Start of Block

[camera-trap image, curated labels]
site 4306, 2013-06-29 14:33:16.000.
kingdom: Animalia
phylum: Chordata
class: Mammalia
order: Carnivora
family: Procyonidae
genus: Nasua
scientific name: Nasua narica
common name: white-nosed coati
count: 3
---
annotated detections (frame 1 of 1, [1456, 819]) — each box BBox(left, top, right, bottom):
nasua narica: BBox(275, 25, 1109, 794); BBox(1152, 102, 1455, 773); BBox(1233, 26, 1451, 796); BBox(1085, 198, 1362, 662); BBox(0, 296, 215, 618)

End of Block

* **What to do**
Only what runs from the line containing "site 4306, 2013-06-29 14:33:16.000." through the final line of the entries above belongs in the answer, restated exactly.

* **Your response**
site 4306, 2013-06-29 14:33:16.000.
kingdom: Animalia
phylum: Chordata
class: Mammalia
order: Carnivora
family: Procyonidae
genus: Nasua
scientific name: Nasua narica
common name: white-nosed coati
count: 3
---
annotated detections (frame 1 of 1, [1456, 819]) — each box BBox(left, top, right, bottom):
nasua narica: BBox(275, 25, 1109, 794); BBox(1152, 102, 1455, 773); BBox(1233, 26, 1451, 796); BBox(1085, 198, 1362, 662); BBox(0, 296, 215, 618)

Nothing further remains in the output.